Lick

He holds up two fingers in front of my face, still glistening with my wetness, and smiles. ‘Clean them,’ he says, and I do.

He knows the effect it has on me, knows all too well the immediate reaction that burns within me whenever I’m allowed to taste myself for him. He knows just how excited I become at the thought of taking his fingers into my mouth after he’s fucked me with them – and not just his fingers, either; I grow weak at the taste of myself on his cock, travelling straight from my cunt to my mouth.

‘Clean them,’ he says, and I do. Every time.

It keeps me down, just for a moment longer. As the first flood of orgasmic bliss begins to subside, as my heartrate begins to slow and my breathing returns to normal, as I feel him climb off my quivering form and settle back into bed next to me, the taste puts me right back into that instant of perfect, gleeful submission. Feeling part of him probe my mouth, his fingers slick with my juices – watching me debase myself all for his approval – starts the ticking clock that pushes me towards Round Two. (Or Round Three, or Four, or…)

Clean them.

Taste yourself.

You beautiful, filthy little slut.

Because isn’t that what he means with those two little words? Isn’t that the subtext riding under the taste of my cunt?

Yes, of course. Because a good girl wouldn’t do that. A good girl wouldn’t find herself salivating at the thought of his fingers probing her, growing wetter and wetter in both mouth and pussy, unconsciously preparing herself to be fucked yet again wherever he might choose. No, a good girl would be demure and pleasing, eager – but not too eager. That would never do.
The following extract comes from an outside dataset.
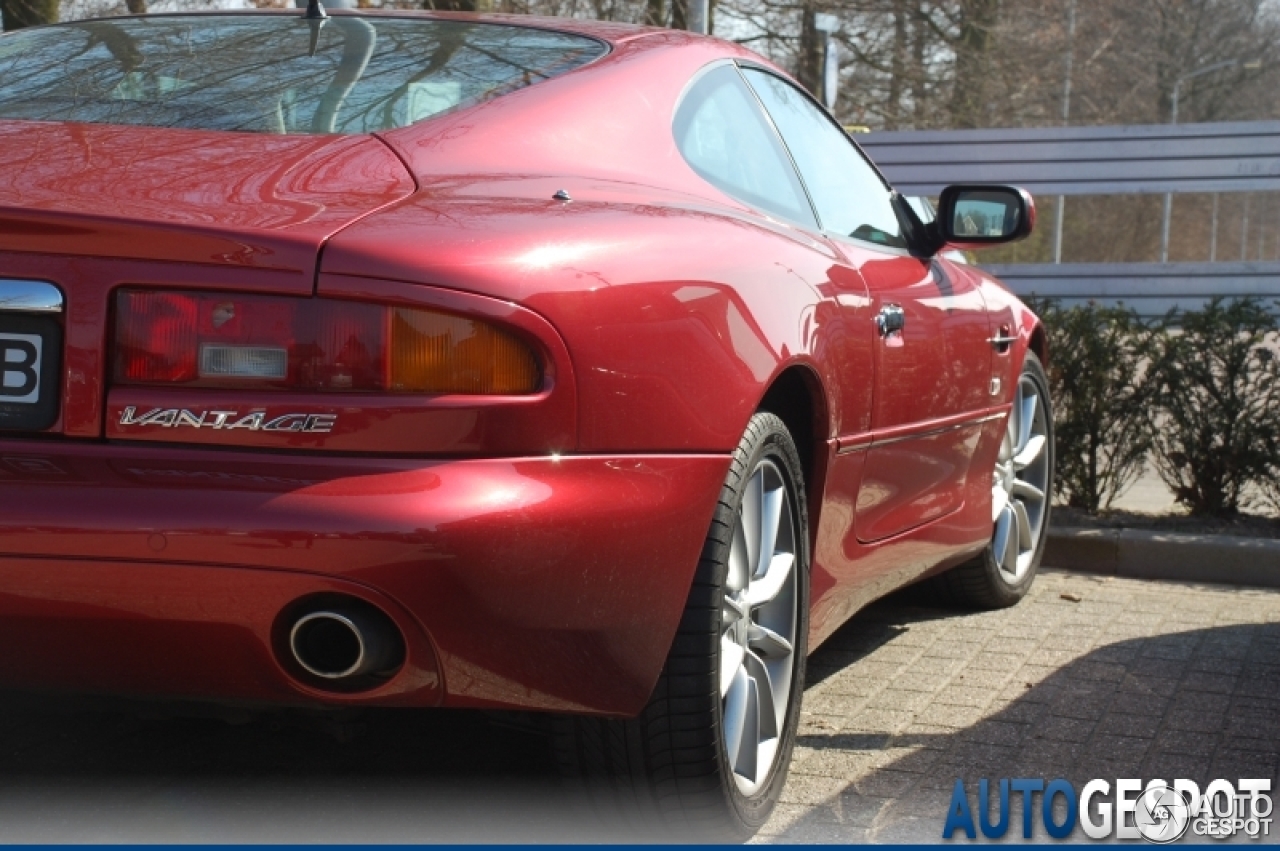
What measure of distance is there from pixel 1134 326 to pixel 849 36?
1464 cm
A good girl would know how to resist. It’s a lesson I’ve never learned… and so what would that make me? What could that make me?

I wonder…

He has told me often enough. He has growled it in my ear a thousand times as he fucks me, slides his length into me, shapes my cunt to his needs. He has made me admit it before he’ll give me an orgasm, before he allows me the release that he knows belongs to him. He has kept that word on my tongue for what feels like an eternity as I wait for his permission, as I wait for him to tell me it’s OK to give in.

To admit that I’m not a good girl, and that I never was.

That I am a slut, his slut, and nothing more or less than that.

‘Clean them,’ he says, but he knows he doesn’t need to ask.